One-way tickets not solution for homeless
Published: Sunday, January 8, 2012
Updated: Sunday, January 8, 2012 19:01
With a local unemployment rate of 9.7 percent, Central Florida has a case of homelessness that is becoming a community epidemic we cannot ignore. Behind the façade of Walt Disney World and Universal Studios, there are parents without jobs and children without food. These are not your stereotypical homeless panhandlers on the side of the road; these are families that never imagined that they would one day find themselves living on the streets.
So how do we solve the crisis of homelessness? You might remember back in 2009 when Mayor Michael Bloomberg's administration began providing one-way tickets to persuade homeless families to leave New York City. The costs of some of those tickets were expensive but meager when compared to the $36,000 cost of keeping a family in a New York shelter. Families were flown back to Paris ($6,332), Johannesburg, South Africa ($2,550.70), or most frequently Orlando ($858.40), according to The New York Times.
Bloomberg's decision to transport the homeless out of New York City was a controversial idea, but it seems that the city of Fort Lauderdale is taking a page out of the same book with its newly approved $25,000 bus program. The program — much like Bloomberg's — aims to help the homeless by providing them with one-way bus tickets to relatives who are willing to take care of them. The program won't cost taxpayers a dime and is instead being paid for by money confiscated from criminals via the Florida law enforcement trust fund, according to CBS Miami.
Overall, it seems that those living in Fort Lauderdale are supportive of the program, especially since there is no cost, and no people are being forced to leave the city. Nonetheless, is transporting homeless families out of a city the solution to homelessness?

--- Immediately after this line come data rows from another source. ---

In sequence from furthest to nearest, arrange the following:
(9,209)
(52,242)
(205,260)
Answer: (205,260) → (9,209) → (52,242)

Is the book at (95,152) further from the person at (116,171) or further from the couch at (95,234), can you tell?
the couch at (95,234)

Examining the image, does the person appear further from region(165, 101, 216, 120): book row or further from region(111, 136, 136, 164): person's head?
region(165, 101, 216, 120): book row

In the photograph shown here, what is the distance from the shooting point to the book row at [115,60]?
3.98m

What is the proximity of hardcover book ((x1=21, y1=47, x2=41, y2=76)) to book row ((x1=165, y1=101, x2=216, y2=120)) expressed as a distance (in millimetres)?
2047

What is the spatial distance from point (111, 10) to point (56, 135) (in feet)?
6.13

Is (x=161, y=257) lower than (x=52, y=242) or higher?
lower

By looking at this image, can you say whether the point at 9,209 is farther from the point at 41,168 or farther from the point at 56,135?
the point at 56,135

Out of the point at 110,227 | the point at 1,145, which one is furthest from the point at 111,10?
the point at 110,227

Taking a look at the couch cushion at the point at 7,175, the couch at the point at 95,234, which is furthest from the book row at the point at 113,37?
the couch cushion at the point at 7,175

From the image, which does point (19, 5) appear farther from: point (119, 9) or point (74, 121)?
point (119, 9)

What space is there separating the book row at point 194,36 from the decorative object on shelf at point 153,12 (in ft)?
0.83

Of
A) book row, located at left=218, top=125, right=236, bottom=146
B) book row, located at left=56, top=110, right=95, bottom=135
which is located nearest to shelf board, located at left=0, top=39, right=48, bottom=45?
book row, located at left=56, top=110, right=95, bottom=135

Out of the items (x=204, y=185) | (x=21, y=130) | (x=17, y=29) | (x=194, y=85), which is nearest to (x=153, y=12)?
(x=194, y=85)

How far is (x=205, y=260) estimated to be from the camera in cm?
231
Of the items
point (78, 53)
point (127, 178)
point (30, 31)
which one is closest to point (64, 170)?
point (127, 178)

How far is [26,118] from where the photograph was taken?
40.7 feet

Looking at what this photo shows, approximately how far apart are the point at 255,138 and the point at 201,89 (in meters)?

Should Orlando initiate a similar program, or could that $25,000 price tag be used to fund another, more long-term, program?
Arnold S. Cohen, the president and chief executive officer of the Partnership for the Homeless, an advocacy group in New York, considers moving the homeless as a mere cosmetic fix. It may look better for the city, but in reality the issue of homelessness hasn't changed.
"We're taking people from a shelter bed here to the living room couch of another family. Essentially, this family is still homeless," Cohen said in a report by The Times.
Cohen is absolutely right. Spending $25,000 on a transportation program for the homeless will not help these families find jobs, normal wages or security. It does nothing to end the cycle of poverty nor does it provide rehabilitation for those who might need it. Sure, that $25,000 is virtually free for the city of Fort Lauderdale to use, but do you know how Orlando uses money from the Florida law enforcement trust fund? The city uses it to pay for initiatives like the Illegal Gun Bounty Program, a citywide effort to get illegal guns off the streets. These are the type of programs that have potential for a long-term impact on our community; asking the homeless to leave does not.
To be blunt, Orlando has even bigger issues to deal with when it comes to taking care of the homeless. You might remember members of the non-profit organization Food Not Bombs being arrested for feeding the homeless at Lake Eola. Then we have the growing childhood poverty rate of 25 percent, meaning that one in four children in Central Florida is homeless, according to the Orlando Sentinel. If we want to end homelessness, it's going to take more than a bus ticket. It's going to take contributions of spare change, donations of old clothes and lobbying to our legislators to demand more for the middle class.
This year, let's commit ourselves to being the change that we've been waiting for. If not now, then when?